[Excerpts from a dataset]

-- Opening Marker --

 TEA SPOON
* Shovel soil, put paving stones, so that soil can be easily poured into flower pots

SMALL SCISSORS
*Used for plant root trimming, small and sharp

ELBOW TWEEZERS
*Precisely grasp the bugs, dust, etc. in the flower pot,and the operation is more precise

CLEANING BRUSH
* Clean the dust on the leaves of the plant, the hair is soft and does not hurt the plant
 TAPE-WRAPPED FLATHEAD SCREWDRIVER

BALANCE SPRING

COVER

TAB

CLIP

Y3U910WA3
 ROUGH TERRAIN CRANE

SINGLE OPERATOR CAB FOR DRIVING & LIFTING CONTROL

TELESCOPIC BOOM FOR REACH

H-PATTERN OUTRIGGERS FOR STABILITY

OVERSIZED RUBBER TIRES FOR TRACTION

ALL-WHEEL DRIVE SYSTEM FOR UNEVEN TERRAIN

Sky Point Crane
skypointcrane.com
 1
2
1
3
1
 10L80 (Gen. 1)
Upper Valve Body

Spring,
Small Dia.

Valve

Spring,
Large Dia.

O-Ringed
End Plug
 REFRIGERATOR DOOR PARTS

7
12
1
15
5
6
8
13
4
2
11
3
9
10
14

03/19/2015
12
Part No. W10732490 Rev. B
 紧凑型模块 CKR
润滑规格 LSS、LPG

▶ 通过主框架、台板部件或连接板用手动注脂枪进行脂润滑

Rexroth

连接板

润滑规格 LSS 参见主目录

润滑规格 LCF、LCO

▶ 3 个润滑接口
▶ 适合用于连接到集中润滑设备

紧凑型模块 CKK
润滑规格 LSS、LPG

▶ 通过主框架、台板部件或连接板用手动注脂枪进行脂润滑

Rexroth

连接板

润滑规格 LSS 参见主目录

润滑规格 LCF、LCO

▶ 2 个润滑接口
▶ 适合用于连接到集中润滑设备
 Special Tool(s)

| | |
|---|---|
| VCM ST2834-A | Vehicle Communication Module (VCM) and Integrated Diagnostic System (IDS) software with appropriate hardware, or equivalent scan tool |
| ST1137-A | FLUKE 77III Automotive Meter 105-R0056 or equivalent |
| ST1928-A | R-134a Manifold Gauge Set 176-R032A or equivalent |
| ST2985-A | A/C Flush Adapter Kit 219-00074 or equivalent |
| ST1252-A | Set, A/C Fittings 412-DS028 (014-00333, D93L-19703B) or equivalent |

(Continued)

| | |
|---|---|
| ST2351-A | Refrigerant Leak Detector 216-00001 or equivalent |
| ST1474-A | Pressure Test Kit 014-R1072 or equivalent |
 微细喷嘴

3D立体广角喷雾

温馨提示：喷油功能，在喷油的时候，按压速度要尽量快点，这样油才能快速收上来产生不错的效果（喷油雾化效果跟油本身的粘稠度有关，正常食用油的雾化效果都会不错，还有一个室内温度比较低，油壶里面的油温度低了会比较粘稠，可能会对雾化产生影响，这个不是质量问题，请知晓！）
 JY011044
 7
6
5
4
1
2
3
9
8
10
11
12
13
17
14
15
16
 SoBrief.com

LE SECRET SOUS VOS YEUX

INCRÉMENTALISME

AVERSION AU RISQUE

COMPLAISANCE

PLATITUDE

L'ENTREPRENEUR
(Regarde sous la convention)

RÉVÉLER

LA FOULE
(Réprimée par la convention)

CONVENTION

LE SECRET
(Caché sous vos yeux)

-- Closing Marker --

*WHAT THIS TASK INVOLVES*: Copy every record again, keeping each word unchanged.

*TASK SOLUTION*:
 TEA SPOON
* Shovel soil, put paving stones, so that soil can be easily poured into flower pots

SMALL SCISSORS
*Used for plant root trimming, small and sharp

ELBOW TWEEZERS
*Precisely grasp the bugs, dust, etc. in the flower pot,and the operation is more precise

CLEANING BRUSH
* Clean the dust on the leaves of the plant, the hair is soft and does not hurt the plant
 TAPE-WRAPPED FLATHEAD SCREWDRIVER

BALANCE SPRING

COVER

TAB

CLIP

Y3U910WA3
 ROUGH TERRAIN CRANE

SINGLE OPERATOR CAB FOR DRIVING & LIFTING CONTROL

TELESCOPIC BOOM FOR REACH

H-PATTERN OUTRIGGERS FOR STABILITY

OVERSIZED RUBBER TIRES FOR TRACTION

ALL-WHEEL DRIVE SYSTEM FOR UNEVEN TERRAIN

Sky Point Crane
skypointcrane.com
 1
2
1
3
1
 10L80 (Gen. 1)
Upper Valve Body

Spring,
Small Dia.

Valve

Spring,
Large Dia.

O-Ringed
End Plug
 REFRIGERATOR DOOR PARTS

7
12
1
15
5
6
8
13
4
2
11
3
9
10
14

03/19/2015
12
Part No. W10732490 Rev. B
 紧凑型模块 CKR
润滑规格 LSS、LPG

▶ 通过主框架、台板部件或连接板用手动注脂枪进行脂润滑

Rexroth

连接板

润滑规格 LSS 参见主目录

润滑规格 LCF、LCO

▶ 3 个润滑接口
▶ 适合用于连接到集中润滑设备

紧凑型模块 CKK
润滑规格 LSS、LPG

▶ 通过主框架、台板部件或连接板用手动注脂枪进行脂润滑

Rexroth

连接板

润滑规格 LSS 参见主目录

润滑规格 LCF、LCO

▶ 2 个润滑接口
▶ 适合用于连接到集中润滑设备
 Special Tool(s)

| | |
|---|---|
| VCM ST2834-A | Vehicle Communication Module (VCM) and Integrated Diagnostic System (IDS) software with appropriate hardware, or equivalent scan tool |
| ST1137-A | FLUKE 77III Automotive Meter 105-R0056 or equivalent |
| ST1928-A | R-134a Manifold Gauge Set 176-R032A or equivalent |
| ST2985-A | A/C Flush Adapter Kit 219-00074 or equivalent |
| ST1252-A | Set, A/C Fittings 412-DS028 (014-00333, D93L-19703B) or equivalent |

(Continued)

| | |
|---|---|
| ST2351-A | Refrigerant Leak Detector 216-00001 or equivalent |
| ST1474-A | Pressure Test Kit 014-R1072 or equivalent |
 微细喷嘴

3D立体广角喷雾

温馨提示：喷油功能，在喷油的时候，按压速度要尽量快点，这样油才能快速收上来产生不错的效果（喷油雾化效果跟油本身的粘稠度有关，正常食用油的雾化效果都会不错，还有一个室内温度比较低，油壶里面的油温度低了会比较粘稠，可能会对雾化产生影响，这个不是质量问题，请知晓！）
 JY011044
 7
6
5
4
1
2
3
9
8
10
11
12
13
17
14
15
16
 SoBrief.com

LE SECRET SOUS VOS YEUX

INCRÉMENTALISME

AVERSION AU RISQUE

COMPLAISANCE

PLATITUDE

L'ENTREPRENEUR
(Regarde sous la convention)

RÉVÉLER

LA FOULE
(Réprimée par la convention)

CONVENTION

LE SECRET
(Caché sous vos yeux)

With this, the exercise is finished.